◆ Data under study ◆

::::::

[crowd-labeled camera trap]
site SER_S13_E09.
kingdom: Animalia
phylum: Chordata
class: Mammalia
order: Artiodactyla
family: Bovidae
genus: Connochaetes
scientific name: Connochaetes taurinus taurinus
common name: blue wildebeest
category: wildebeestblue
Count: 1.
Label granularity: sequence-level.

::::::

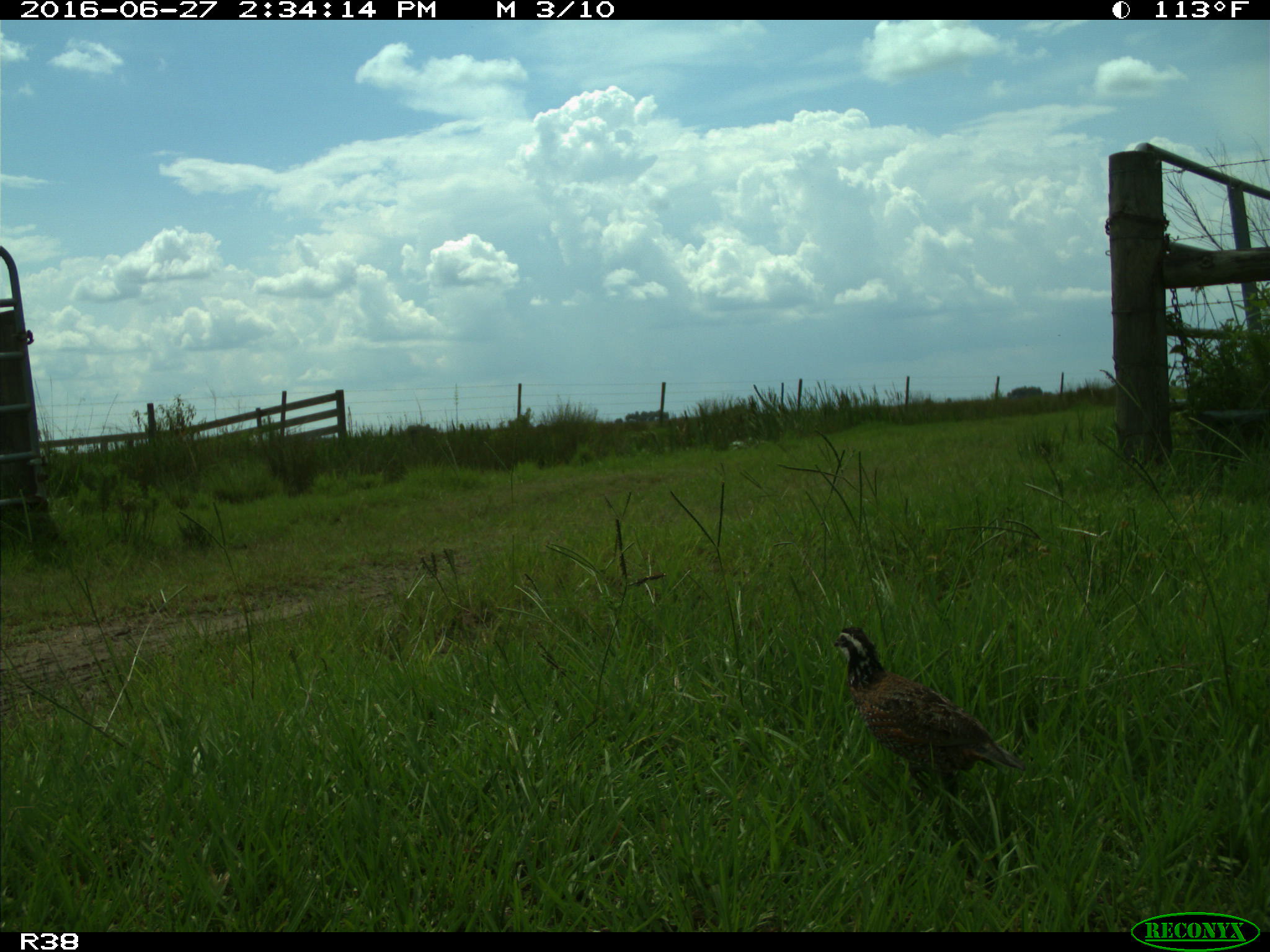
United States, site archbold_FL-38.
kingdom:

::::::

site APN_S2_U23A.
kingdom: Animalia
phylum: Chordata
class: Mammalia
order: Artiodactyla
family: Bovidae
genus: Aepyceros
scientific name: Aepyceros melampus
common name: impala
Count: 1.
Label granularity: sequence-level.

::::::

Your reply should be a single number: how many lines in the listing above include the string "site".

◆ Task response ◆
3